> _Task requirements_:
Can you reproduce the listing below line for line, from its first entry to its last, without changing anything?

──────── Entries shown

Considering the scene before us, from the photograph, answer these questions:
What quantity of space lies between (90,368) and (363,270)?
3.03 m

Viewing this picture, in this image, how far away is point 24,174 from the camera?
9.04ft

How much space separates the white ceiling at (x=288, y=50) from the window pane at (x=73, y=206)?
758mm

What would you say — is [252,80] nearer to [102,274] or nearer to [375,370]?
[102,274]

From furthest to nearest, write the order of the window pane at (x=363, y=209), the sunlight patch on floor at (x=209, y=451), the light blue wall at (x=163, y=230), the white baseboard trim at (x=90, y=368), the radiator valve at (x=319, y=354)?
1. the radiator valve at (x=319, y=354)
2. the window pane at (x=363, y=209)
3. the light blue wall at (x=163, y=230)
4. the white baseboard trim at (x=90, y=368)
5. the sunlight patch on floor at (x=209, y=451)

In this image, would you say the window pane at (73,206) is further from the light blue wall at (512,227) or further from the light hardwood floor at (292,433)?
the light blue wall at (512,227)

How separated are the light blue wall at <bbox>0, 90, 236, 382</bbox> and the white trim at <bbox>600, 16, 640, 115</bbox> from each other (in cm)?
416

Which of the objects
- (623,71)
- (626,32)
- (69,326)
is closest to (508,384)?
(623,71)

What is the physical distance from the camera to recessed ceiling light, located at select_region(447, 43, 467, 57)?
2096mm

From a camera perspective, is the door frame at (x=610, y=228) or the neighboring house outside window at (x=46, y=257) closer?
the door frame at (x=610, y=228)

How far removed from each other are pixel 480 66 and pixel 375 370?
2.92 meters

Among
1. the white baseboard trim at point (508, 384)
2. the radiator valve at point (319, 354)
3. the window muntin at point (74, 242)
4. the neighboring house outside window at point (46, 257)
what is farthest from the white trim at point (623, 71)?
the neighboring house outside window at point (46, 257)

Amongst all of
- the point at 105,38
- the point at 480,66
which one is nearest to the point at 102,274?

────────────────

> _Task output_:
Considering the scene before us, from the photograph, answer these questions:
What quantity of space lies between (90,368) and (363,270)?
3.03 m

Viewing this picture, in this image, how far away is point 24,174 from the camera?
9.04ft

How much space separates the white ceiling at (x=288, y=50) from the window pane at (x=73, y=206)?
758mm

What would you say — is [252,80] nearer to [102,274] or nearer to [375,370]?
[102,274]

From furthest to nearest, write the order of the window pane at (x=363, y=209), the sunlight patch on floor at (x=209, y=451), the light blue wall at (x=163, y=230), the white baseboard trim at (x=90, y=368), the radiator valve at (x=319, y=354)?
1. the radiator valve at (x=319, y=354)
2. the window pane at (x=363, y=209)
3. the light blue wall at (x=163, y=230)
4. the white baseboard trim at (x=90, y=368)
5. the sunlight patch on floor at (x=209, y=451)

In this image, would you say the window pane at (73,206) is further from the light blue wall at (512,227) or further from the light hardwood floor at (292,433)?
the light blue wall at (512,227)

How separated are the light blue wall at <bbox>0, 90, 236, 382</bbox> and the white trim at <bbox>600, 16, 640, 115</bbox> from each other (in cm)?
416

Which of the objects
- (623,71)
- (626,32)
- (69,326)
is closest to (508,384)?
(623,71)

What is the physical distance from the camera to recessed ceiling light, located at select_region(447, 43, 467, 57)?
2096mm

From a camera perspective, is the door frame at (x=610, y=228) or the neighboring house outside window at (x=46, y=257) closer?
the door frame at (x=610, y=228)

How far removed from each other are pixel 480 66 and pixel 375 370?
2.92 meters

Among
1. the white baseboard trim at point (508, 384)
2. the radiator valve at point (319, 354)
3. the window muntin at point (74, 242)
4. the neighboring house outside window at point (46, 257)
what is farthest from the white trim at point (623, 71)?
the neighboring house outside window at point (46, 257)

Amongst all of
- the point at 105,38
- the point at 480,66
which one is nearest to the point at 102,274?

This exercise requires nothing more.